On its own, each component of Maestro proved weak in pinpointing mitochondrial proteins, but when employed in concert, the approach proved dramatically more effective. This indication first stemmed from the examination of two "training" sets: a group of proteins known to function expressly within mitochondria and a group of proteins active elsewhere in the cell. Maestro accurately predicted 71% of the known mitochondrial proteins. When subjected to the full array of human proteins, numbering more than 30,000, Maestro earmarked nearly 800 additional proteins for mitochondria. Roughly half of these proved novel, with no prior link to mitochondria. The researchers verified a handful of these novel predictions using both computational and experimental methods, and found evidence of mitochondrial localization for 18 proteins, out of the 19 analyzed. This improved inventory of the mitochondria's proteins, which now stands at 1,451 proteins (represented by 1,080 genes), signifies the most comprehensive one so far.

The scientists, including first author Sarah Calvo, a first-year computational biology PhD student in the Harvard-MIT Division of Health Sciences and Technology, sought to determine the utility of this approach, specifically in prioritizing large genomic regions associated with a disease. Such regions can often include hundreds of genes and, for mitochondrial diseases in particular, could be more quickly winnowed if the genes were ranked by their likelihood of being localized to mitochondria. Therefore, the researchers applied Maestro to eight mitochondrial diseases, for which a candidate region, but yet no specific gene, had been identified. In each case, the approach narrowed the candidate list to a testable number of likely mitochondrial genes.
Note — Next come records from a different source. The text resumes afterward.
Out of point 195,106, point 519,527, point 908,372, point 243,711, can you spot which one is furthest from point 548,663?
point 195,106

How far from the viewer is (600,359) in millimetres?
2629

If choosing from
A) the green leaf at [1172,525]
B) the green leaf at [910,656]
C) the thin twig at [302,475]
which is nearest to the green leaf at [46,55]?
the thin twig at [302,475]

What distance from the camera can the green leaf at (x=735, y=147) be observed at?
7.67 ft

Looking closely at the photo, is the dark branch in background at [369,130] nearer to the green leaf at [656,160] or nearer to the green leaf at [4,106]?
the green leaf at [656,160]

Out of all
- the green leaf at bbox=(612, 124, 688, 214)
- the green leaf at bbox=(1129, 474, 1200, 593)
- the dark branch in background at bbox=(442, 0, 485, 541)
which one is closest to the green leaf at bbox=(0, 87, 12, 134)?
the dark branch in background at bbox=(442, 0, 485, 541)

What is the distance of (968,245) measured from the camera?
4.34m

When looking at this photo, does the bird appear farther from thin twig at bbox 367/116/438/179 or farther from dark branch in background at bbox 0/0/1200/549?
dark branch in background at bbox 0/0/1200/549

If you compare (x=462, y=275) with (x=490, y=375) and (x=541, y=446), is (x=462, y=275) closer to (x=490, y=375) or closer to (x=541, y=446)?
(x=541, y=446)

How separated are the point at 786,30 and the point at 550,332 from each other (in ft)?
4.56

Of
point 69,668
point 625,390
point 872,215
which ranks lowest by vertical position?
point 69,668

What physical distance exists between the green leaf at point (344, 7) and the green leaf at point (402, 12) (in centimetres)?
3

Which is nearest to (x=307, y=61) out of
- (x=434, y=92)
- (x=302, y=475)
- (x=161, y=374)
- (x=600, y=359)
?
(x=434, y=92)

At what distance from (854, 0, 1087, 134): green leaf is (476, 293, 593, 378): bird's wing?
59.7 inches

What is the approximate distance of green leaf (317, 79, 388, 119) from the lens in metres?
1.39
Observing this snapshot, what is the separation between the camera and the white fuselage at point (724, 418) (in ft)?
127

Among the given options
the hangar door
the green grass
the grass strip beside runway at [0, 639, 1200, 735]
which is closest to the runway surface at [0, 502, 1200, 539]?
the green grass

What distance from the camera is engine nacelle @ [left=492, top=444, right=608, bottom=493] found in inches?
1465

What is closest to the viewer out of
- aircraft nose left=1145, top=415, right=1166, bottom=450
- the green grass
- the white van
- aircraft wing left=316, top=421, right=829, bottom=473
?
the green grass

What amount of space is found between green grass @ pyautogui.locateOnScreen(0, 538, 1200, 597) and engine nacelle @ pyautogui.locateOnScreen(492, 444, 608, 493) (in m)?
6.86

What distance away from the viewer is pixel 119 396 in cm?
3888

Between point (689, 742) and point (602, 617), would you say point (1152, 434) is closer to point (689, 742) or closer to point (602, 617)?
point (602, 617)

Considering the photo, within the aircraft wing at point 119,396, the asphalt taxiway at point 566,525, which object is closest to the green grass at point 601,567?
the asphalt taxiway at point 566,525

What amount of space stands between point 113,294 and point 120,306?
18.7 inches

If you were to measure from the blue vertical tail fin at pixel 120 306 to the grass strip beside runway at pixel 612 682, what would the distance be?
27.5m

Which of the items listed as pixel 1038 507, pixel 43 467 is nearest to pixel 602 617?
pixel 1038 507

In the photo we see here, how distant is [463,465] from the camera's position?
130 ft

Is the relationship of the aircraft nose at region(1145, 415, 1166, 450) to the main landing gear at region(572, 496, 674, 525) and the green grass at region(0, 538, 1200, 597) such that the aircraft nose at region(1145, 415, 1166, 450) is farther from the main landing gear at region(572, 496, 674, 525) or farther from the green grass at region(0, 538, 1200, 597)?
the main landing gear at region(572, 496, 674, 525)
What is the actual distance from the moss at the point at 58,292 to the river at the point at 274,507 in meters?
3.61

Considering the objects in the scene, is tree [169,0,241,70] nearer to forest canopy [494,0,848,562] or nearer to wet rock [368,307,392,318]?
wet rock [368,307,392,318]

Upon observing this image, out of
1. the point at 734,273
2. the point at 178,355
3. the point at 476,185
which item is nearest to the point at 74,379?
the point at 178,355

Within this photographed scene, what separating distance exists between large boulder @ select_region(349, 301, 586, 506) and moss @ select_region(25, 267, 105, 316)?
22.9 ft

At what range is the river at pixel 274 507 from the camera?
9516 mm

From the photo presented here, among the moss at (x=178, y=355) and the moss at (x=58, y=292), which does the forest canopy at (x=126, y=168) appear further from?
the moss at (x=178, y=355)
The researchers pursued one of these diseases, called hepatic mitochondrial DNA (mtDNA) depletion syndrome, in a collaboration with Massimo Zeviani at the National Neurological Institute in Milan, Italy. Upon sequencing a series of candidate genes, which lay in the chromosomal region previously linked to the disease, they discovered mutations in MPV17 in patients from three unrelated families. As described in an accompanying article in Nature Genetics, further experimental work supports the role of MPV17 in hepatic mtDNA depletion syndrome and in particular, predicts that its gene product resides within the inner membrane of the mitochondria. Earlier studies had mistakenly pegged the protein a resident of the peroxisome, so researchers may not have been inclined to otherwise investigate it, were it not for Maestro's skill in directing scientists in the right direction.